Untuk "Seperti Dendam, Rindu Harus Dibayar Tuntas", Edwin melakukan kolaborasi internasional dengan menggandeng Director of Photography Akiko Ashizawa yang berasal dari Jepang.
Ashizawa biasa berkolaboasi bersama sutradara kawakan Kiyoshi Kurosawa, salah satunya untuk film "Tokyo Sonata" (2008).
Edwin juga berkolaborasi dengan editor dari Thailand, Lee Chatametikool. Lee dikenal sebagai kolaborator dari sutradara terkemuka Thailand, Apichatpong Weerasethakul. Salah satunya pemenang Cannes Film Festival 2010, "Uncle Boonmee Who Can Recall His Past Lives" (2010).
Ada juga animasi-animasi dari lukisan truk khas Indonesia yang sesekali menambah keceriaan, sekaligus media untuk menggabungkan komentar masyarakat yang dibungkus dengan humor.
Beralih ke audio, pilihan musik mencakup berbagai gaya dan sering digunakan dengan cara yang sengaja berbenturan dengan aksi di layar, menciptakan "disonansi" yang menarik.
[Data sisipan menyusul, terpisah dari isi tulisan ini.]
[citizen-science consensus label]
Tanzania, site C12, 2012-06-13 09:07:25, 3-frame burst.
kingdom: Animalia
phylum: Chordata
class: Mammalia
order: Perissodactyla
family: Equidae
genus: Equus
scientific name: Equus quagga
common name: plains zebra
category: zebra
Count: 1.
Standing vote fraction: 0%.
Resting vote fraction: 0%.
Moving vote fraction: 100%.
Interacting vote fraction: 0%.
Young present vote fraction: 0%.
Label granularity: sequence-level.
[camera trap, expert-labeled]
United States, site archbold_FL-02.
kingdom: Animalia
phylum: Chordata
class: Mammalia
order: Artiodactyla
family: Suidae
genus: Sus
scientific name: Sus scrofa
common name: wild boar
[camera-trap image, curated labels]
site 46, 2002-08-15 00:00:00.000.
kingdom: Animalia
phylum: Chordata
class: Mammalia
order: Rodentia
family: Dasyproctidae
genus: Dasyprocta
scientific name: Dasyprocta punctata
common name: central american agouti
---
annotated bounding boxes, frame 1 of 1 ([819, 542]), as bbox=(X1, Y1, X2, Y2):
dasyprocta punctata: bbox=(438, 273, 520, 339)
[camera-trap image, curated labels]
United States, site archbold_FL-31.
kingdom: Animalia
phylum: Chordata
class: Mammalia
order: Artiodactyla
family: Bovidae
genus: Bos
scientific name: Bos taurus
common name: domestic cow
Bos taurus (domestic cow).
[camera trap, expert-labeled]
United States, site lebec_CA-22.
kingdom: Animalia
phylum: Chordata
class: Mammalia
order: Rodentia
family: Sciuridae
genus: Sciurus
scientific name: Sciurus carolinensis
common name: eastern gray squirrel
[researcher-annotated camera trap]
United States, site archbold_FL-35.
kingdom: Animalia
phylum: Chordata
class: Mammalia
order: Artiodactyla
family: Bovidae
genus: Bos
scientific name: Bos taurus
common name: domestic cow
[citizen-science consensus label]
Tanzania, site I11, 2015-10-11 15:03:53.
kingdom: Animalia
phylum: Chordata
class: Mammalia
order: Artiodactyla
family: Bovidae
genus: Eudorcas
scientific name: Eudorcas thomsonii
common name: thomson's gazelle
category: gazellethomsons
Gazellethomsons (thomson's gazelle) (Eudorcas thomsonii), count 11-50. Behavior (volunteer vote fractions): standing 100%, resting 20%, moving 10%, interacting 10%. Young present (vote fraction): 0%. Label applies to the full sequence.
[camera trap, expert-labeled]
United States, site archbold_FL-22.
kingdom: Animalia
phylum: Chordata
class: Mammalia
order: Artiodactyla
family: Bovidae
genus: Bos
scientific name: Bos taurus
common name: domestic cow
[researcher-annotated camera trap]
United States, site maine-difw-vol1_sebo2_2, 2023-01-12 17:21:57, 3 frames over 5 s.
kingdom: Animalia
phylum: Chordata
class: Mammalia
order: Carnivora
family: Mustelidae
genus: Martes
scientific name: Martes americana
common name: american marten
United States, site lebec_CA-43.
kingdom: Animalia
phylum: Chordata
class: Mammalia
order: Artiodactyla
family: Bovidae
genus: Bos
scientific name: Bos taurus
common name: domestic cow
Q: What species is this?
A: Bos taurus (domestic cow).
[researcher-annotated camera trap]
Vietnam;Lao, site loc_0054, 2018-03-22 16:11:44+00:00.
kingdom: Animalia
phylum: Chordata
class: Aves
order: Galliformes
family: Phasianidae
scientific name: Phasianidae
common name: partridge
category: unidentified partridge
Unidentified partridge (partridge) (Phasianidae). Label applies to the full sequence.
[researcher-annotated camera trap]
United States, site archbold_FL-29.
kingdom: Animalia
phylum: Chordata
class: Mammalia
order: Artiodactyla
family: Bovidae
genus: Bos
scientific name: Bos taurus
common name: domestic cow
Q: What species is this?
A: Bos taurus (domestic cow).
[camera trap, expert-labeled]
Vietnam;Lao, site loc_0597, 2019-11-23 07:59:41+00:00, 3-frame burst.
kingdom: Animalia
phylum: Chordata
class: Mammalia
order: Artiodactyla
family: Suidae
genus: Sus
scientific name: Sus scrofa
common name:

Sementara itu, selain Marthino Lio, Ladya Cheryl, dan Reza Rahardian, film ini juga ikut menampilkan Ratu Felisha, Djenar Ayu, Christine Hakim, Ayu Laksmi, Eduwart Manalu, Kiki Narendra, Yudi Ahmad Tajudin, dan Sal Priadi.
Film ini sebelumnya juga berkeliling ke festival film berbagai negara seperti Toronto, Hamburg, Busan, London, Singapura, dan masih banyak lagi. Lebih dari 30 festival disambangi oleh film “Seperti Dendam, Rindu Harus Dibayar Tuntas”, termasuk pada Jogja-NETPAC Asian Film Festival baru-baru ini.
"Seperti Dendam, Rindu Harus Dibayar Tuntas", film pemenang utama Golden Leopard di Locarno Film Festival, tayang mulai 2 Desember di bioskop seluruh Indonesia untuk penonton berusia 18 tahun ke atas.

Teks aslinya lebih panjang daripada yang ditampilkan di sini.